Welcome to the second instalment of our Into the Wild series, where we take a look at ways of keeping in touch in places where modern smartphones fear to tread (at least, by themselves). We’ve already taken a look at the Thuraya SatSleeve, which basically turns your Android or iOS device into a satellite communicator, and this week, we’re taking a look at the Iridium Go! Before we jump in, let’s quickly check in with what Iridium actually is.
What is Iridium?
Iridium is a satellite communication network that was established twenty years ago.
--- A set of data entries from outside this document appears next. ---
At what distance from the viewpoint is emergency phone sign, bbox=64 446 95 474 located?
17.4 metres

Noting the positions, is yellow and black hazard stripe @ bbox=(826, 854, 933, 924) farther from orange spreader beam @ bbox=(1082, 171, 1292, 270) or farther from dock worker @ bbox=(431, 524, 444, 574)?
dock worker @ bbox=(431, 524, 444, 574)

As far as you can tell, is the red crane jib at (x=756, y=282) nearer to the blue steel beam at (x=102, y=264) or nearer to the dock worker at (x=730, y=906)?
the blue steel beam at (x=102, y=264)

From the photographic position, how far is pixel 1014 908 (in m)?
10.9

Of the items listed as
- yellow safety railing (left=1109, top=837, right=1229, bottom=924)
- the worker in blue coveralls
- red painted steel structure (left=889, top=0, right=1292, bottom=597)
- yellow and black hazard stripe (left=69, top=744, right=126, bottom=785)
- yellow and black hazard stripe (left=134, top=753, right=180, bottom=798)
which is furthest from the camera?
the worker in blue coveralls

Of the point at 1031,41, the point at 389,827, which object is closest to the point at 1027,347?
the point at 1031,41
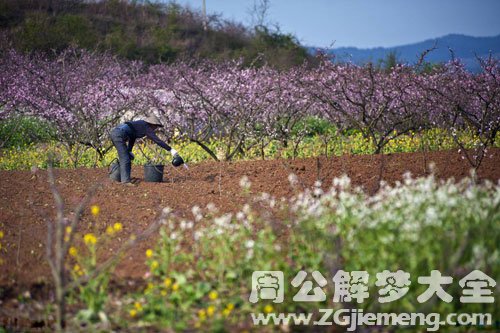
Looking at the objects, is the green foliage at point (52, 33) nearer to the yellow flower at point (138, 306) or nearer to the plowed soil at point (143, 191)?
the plowed soil at point (143, 191)

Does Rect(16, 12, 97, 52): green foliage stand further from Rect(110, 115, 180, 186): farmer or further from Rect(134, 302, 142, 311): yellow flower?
Rect(134, 302, 142, 311): yellow flower

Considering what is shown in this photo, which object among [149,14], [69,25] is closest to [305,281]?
[69,25]

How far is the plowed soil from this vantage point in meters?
5.61

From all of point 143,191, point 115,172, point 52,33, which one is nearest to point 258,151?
point 115,172

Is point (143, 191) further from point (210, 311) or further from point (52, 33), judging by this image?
point (52, 33)

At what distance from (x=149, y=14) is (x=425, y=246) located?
129 feet

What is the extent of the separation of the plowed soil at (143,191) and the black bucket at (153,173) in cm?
15

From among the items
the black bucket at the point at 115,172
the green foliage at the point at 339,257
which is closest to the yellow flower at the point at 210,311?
the green foliage at the point at 339,257

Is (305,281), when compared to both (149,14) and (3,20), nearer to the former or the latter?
(3,20)

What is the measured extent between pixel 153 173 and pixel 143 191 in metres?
0.80

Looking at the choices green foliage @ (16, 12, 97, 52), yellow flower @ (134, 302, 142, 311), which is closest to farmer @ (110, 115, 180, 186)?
yellow flower @ (134, 302, 142, 311)

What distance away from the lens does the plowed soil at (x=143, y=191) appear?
561 cm

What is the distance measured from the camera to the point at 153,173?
9602mm

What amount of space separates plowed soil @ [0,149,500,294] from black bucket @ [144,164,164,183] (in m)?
0.15
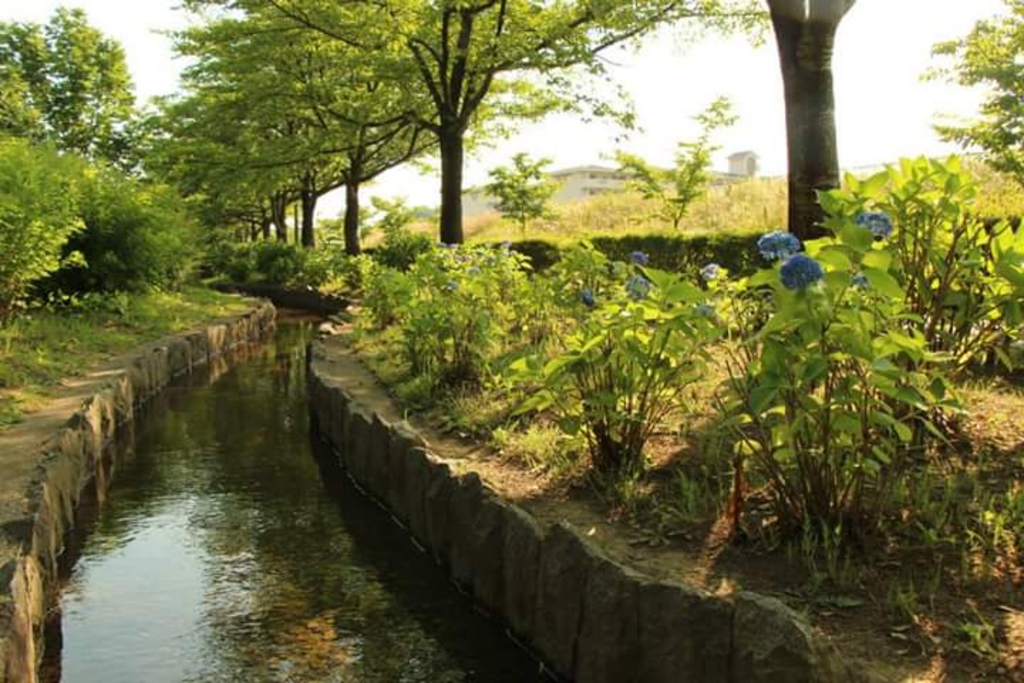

Unlike some other satellite services, Iridium uses a network of low-earth orbit (LEO) satellites which fly overhead fairly quickly, and this means that you’re fairly likely to get a signal wherever you happen to be on earth. This means there’s no hunting for certain directions or places on the horizon; you just aim at the sky and off you go.
There’s 66 of these satellites in service at the moment, flying around in space about 780km above the surface of the earth, and at a speed of some 27,000 km/h. At this height and speed, each Iridium LEO satellite completes an orbit of the earth every 100 minutes or so, meaning that wherever you happen to be, there’ll be a satellite overhead (or within range) almost all the time, though there will be limited periods between orbits where your connectivity may drop.
There’s a range of ways to access the Iridium network, including fixed and mobile handsets, but this time around, we’re using the Iridium Go! which is about the same size as a large wallet or a pack of cigarettes, and provides both audio calling capability and (limited) data connectivity as well.
What is the Iridium Go!?
The device itself is fairly simple; there’s a battery and SIM card slot under a protective cover on the back, and on the front there’s a little display, two buttons and the stubby antenna on the left. Really all you need to worry about is (a) keeping it charged via the MicroUSB port on the right, and (b) using the antenna to turn the device on and off. The rest of the things on the device you can basically ignore.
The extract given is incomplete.